Content Deduplication

Purpose

The same resource can appear on multiple Exchanges. An AP wire story might be available from Exchange A and Exchange B. A syndicated article might be offered by the original provider’s Exchange and a resource aggregator. The Broker deduplicates these offers so the agent pays the lowest price for each unique resource.

ResourceIdentity Matching

Each Offer carries an optional ResourceIdentity that the Broker uses for deduplication. The identity key is derived from a priority-ordered set of fields:

// contentIdentityKey produces a deduplication key from layered identity fields.
// Matching priority: iptc_guid > doi > content_hash > canonical_url
func contentIdentityKey(id *rampv1.ResourceIdentity) string {
    if id == nil {
        return uuid.NewString() // no identity = unique (no dedup)
    }
    if id.IptcGuid != nil && *id.IptcGuid != "" {
        return "iptc:" + *id.IptcGuid
    }
    if id.Doi != nil && *id.Doi != "" {
        return "doi:" + *id.Doi
    }
    if id.ContentHash != nil && *id.ContentHash != "" {
        return "hash:" + *id.ContentHash
    }
    if id.CanonicalUrl != nil && *id.CanonicalUrl != "" {
        return "url:" + *id.CanonicalUrl
    }
    return uuid.NewString()
}

Identity Field Priority

Priority	Field	Description	Example
1 (highest)	`iptc_guid`	IPTC globally unique identifier for news content	`urn:newsml:apnews.com:20260315:article-123`
2	`doi`	Digital Object Identifier for academic/scientific content	`10.1038/s41586-026-01234-5`
3	`content_hash`	Content fingerprint (method depends on hash_method: simhash-v1 for fuzzy dedup, sha256 for exact match)	`sha256:abc123...`
4 (lowest)	`canonical_url`	Canonical URL of the content	`https://apnews.com/article/ai-regulation`

When no ResourceIdentity is present on an offer, the offer is treated as unique and is never deduplicated. This is the conservative default — it is better to pay twice for the same content than to accidentally merge two different articles.

SimHash Comparison

For content available from multiple sources that may have minor editorial differences (e.g., AP wire stories republished with small modifications), strict hash matching (content_hash) may miss duplicates. The Broker supports SimHash comparison for fuzzy matching:

Level 2 verification uses SHA-256 exact hash — content is byte-for-byte identical
Level 1 verification uses SimHash similarity — content is structurally similar (e.g., 95%+ similarity)
Level 0 — no content verification

SimHash comparison is applied when:

Two offers share the same canonical_url but have different content_hash values
Two offers from different Exchanges reference the same article by title/author metadata but have no shared identifier

The SimHash comparison operates on the content identity metadata provided by the Exchange, not on the content itself (which is not yet fetched at selection time).

Canonical URL Grouping

When higher-priority identifiers are not available, the Broker falls back to canonical_url grouping. This catches the common case where the same article is offered by multiple Exchanges that all reference the same provider URL.

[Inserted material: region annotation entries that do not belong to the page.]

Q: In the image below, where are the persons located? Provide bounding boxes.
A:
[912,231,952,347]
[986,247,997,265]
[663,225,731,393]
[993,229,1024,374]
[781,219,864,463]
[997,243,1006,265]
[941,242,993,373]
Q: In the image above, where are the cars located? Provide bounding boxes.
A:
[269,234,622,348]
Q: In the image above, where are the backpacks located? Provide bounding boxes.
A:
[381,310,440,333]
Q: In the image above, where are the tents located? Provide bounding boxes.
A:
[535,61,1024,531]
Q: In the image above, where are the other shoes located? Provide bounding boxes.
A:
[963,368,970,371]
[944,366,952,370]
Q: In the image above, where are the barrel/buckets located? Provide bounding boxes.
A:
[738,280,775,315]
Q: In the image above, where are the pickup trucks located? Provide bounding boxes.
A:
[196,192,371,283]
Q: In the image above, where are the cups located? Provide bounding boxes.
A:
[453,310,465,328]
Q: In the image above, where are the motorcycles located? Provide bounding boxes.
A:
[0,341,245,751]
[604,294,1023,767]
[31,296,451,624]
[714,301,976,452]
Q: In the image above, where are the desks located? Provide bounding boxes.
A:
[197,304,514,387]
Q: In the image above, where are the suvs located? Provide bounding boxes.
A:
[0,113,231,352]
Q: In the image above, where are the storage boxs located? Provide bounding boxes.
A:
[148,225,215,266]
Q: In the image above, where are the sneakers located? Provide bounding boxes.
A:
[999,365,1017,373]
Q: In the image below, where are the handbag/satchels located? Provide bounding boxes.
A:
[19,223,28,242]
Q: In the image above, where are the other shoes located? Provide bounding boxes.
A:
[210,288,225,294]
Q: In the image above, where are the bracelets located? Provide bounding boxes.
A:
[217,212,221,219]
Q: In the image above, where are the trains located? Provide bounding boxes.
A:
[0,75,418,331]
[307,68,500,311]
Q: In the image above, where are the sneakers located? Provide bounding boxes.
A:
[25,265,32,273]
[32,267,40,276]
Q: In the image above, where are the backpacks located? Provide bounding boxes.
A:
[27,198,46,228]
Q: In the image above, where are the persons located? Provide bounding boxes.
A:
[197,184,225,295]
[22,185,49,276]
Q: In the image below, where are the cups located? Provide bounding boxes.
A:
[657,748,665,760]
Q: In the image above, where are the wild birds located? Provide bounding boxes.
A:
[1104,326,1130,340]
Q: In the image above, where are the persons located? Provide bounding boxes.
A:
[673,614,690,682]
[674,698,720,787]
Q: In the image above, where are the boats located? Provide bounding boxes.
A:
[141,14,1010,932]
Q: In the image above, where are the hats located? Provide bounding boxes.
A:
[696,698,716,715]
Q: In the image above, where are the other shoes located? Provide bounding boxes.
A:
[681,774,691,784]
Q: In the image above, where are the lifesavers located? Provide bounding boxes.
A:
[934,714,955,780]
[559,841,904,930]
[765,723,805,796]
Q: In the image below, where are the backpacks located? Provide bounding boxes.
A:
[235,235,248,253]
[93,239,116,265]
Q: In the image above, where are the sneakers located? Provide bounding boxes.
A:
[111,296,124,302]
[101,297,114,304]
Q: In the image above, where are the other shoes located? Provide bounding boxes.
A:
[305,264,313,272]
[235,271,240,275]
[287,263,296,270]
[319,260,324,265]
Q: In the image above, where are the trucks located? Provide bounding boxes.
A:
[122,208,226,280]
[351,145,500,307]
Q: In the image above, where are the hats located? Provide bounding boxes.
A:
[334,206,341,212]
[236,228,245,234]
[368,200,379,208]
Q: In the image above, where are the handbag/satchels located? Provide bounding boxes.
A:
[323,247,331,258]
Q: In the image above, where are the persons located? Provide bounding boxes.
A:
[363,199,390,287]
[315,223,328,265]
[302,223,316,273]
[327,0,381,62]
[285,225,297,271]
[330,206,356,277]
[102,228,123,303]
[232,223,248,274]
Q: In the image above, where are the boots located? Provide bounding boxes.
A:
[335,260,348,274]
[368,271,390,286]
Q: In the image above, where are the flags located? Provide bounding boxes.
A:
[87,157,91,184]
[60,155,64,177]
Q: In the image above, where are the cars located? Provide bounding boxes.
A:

Canonical URL matching is exact string comparison after normalization:

Strip trailing slashes
Lowercase the hostname
Sort query parameters
Remove tracking parameters (utm_*, ref, etc.)

Cross-Exchange Dedup Strategy

The full deduplication pipeline operates across all Exchange responses:

type contentGroup struct {
    Key    string
    Offers []rankedOffer
}

func deduplicateOffers(offers []rankedOffer) []rankedOffer {
    groups := make(map[string][]rankedOffer)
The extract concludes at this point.